# REQUIRED WORK
Resume the article below on franchising in Australia, picking up right after its final sentence.

-- START TEXT PROVIDED --

Nine-Fairfax deal
ACCC chair Rod Sims.

Franchising has been a terrific playground for people with no morals.

If you were willing to destroy the lives of lots of hopeful people by selling them a dream, you would find such people were abundant and so, so full of optimism. You could relax by your pool. Have someone bring you a drink. Fear not. The rules couldn’t touch you.

Until now.

Today, perhaps, that poolside drink tastes bitter. The Australian Competition and Consumer Commission is taking mega franchisor Retail Food Group to court in a seismic moment for the sector. The ASX-listed company is the company behind several well known brands including Donut King, Michel’s Patisserie, Brumby’s Bakery and Gloria Jean’s Coffee.

“We allege that Retail Food Group withheld critical profit and loss information about these corporate stores from incoming franchisees and falsely represented that these loss-making stores were viable or profitable,” ACCC boss Rod Sims said on Tuesday.

This is long overdue. Franchising is an enormous part of the Australian economy. Just like the banking and finance sector, although there are many, many good operators, the sector is big enough that a small share of bad apples can do enormous damage.

Let me tell you a story

My franchise fascination dates back to 2013.

Pie Face outlets were popping up all over central Melbourne — 24-hour meat pie shops seemed to be on every corner but with almost no customers. On a quiet January day with no other news around I started ringing franchises at random to find out how business was.After a few dead ends I will always remember when one franchisee said: “Is this about the Queensland thing?”

I thanked him and started ringing pie shops with an 07 prefix. It wasn’t long before I was talking to a circle of angry franchisees at various points on the road to business collapse, personal bankruptcy and divorce.

Australians weren’t really keen on 24-hour pies. As the pie franchisees were losing their livelihoods, the franchise itself was deep in the red.

Fawning PR had been piling up for the investment banker behind Pie Face, but his company was headed for bankruptcy. The founder was forced off the board and pursued by the Australian Tax Office. He faced no criminal charges. Creditors eventually got 19 cents in the dollar.

Some Pie Face outlets are still around. After a messy process, administrators turned around a smaller version and sold it to a petrol station company.

Each time I see one I remember the pie franchisees. They had a dream, but their life savings disappeared. Their families were strained past breaking point.

And I remember the slick guy who sold them the franchises. According to his smiling LinkedIn profile, he is an investment banker again, in New York.

I blame McDonald’s

The golden arches cast a glow over the whole franchise sector, but the lesser lights of franchising are more in the shadows. The simplest problem with franchising is that a lot of businesses are destined to fail. This isn’t a surprise — small business attrition rates are huge, as the next chart shows.

Rather than concluding this makes franchising a good idea, perhaps we should consider that it makes it dangerous. Would we let a financial company market a product that hurt customers so often?

-- END TEXT PROVIDED --
-- START DATA RECORDS --

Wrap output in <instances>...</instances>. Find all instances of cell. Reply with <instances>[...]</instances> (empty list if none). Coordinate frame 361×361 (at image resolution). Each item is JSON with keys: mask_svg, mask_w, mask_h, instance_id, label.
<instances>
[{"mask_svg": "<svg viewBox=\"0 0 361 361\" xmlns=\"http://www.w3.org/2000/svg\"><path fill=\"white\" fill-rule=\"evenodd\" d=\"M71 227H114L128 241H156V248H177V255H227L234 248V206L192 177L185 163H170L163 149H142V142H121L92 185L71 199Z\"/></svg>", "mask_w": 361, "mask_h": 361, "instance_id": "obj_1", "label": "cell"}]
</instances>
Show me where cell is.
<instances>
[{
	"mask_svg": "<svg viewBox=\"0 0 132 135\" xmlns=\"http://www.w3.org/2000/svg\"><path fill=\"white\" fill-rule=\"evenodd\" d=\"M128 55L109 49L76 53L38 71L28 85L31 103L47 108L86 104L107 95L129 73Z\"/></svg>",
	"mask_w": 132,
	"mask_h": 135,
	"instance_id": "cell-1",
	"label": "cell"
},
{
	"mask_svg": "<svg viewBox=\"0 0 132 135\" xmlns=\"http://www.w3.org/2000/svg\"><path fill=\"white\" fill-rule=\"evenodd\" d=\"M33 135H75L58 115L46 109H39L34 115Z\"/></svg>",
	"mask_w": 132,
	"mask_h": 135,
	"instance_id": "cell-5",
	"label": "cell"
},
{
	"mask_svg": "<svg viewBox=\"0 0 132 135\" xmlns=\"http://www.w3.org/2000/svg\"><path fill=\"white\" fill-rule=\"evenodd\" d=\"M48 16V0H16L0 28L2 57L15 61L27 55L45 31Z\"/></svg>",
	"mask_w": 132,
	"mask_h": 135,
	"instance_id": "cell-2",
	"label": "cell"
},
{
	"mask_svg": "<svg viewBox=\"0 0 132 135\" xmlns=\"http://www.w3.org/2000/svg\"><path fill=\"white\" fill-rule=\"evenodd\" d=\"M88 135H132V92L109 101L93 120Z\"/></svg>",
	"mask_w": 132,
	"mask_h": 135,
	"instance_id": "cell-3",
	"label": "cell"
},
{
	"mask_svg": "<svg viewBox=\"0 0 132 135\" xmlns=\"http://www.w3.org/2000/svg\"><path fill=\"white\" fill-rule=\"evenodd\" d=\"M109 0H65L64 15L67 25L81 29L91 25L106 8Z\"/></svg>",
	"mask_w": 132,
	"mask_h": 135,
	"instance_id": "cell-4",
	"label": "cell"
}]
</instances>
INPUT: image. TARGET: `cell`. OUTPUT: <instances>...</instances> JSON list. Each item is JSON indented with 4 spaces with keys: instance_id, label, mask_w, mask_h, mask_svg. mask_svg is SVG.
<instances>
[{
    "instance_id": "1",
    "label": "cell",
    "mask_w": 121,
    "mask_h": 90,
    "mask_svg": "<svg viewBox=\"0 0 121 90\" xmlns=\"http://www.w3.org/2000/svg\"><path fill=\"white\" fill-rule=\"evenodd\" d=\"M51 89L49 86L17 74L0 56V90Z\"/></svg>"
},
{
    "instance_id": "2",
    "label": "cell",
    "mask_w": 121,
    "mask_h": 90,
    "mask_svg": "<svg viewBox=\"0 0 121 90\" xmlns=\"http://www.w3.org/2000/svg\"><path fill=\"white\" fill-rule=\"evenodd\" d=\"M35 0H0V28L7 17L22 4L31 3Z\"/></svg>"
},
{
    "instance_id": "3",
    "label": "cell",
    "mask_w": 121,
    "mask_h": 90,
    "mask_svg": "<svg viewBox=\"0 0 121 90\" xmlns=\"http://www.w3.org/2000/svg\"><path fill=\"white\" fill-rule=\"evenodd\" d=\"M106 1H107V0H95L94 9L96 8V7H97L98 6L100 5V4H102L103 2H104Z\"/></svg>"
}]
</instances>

-- END DATA RECORDS --

# TASK RESPONSE
There’s a huge difference between starting your own business and buying one. Turning it into a commercial relationship ought to put a huge burden on the seller to guarantee it is safe. Much like food safety laws. The reason we are super vigilant on commercial kitchens but let you eat mouldy cheese at home is that the intercession of a profit motive makes the risk to the unaware systemic.

We don’t demand people do due diligence before eating at a restaurant. We make sure the buffet is safe.

But it works better than starting your own business!

Yes, franchises fail less often than your own business, but they usually cost more to get into and make people much more unhappy.

A 2012 survey found 70% of failed franchise buyers described it as “the worst thing I ever did” compared with 30% of failed independent businesses. That’s an insight into how traumatic it can be to be trapped in a failing business and have no power to change it.

I see franchising as a business that sells a financial service — for a hefty upfront fee it promises an income stream. But it is not regulated the way a financial service is.

The upside largely goes to the franchisor. If the business is profitable, that money flows back to the franchising company in multiple ways: high regular fees and profits on the supplies it compulsorily sells to franchisees.

What’s more, if your franchise does really well, the franchisor has full visibility of your accounts and will often open a competing franchise across the road. Your upside is limited.

The downside is less limited. It rests with the poor person — often a recent migrant — who cobbled together tens of thousands of dollars, or a few hundred thousand, to buy a muffin shop, computer repair service, or whatever.

If the business starts going badly they often have to work 80-hour weeks without paying themselves. Supposedly it is their business, but there’s little room for initiative. They can be in big trouble if they vary the business model, leaving them feeling trapped as costs outstrip revenues.

What can franchisees do? They underpay workers as much as their consciences will permit (sometimes this is a lot). They do shifts themselves. They eat the losses for a while. But if things go badly enough they bow out. The franchisor happily takes back the business (at times they do help franchisees on-sell it, leaving the owner with trading losses but no capital loss) and sell it again to the next sucker.

Because each outlet can be sold, there’s not always motivation for the franchise system to optimise each one. But in coffee shops and pie outlets, little things like the way your sign faces in a shopping centre can be the difference between life and death. The brand itself is not enough to guarantee success. Neither is the hard work of the owner.

Inside each franchise system, some outlets are doomed. The next sucker doesn’t know if the specific business they are buying is a dud.

ACCC on the case

Selling dud outlets is what the ACCC is after Retail Food Group for.

“The ACCC alleges that Retail Food Group acted unconscionably and engaged in false, misleading and deceptive conduct when it sold or licensed 42 loss-making corporate stores to incoming franchisees between 2015 and 2019,” Sims said.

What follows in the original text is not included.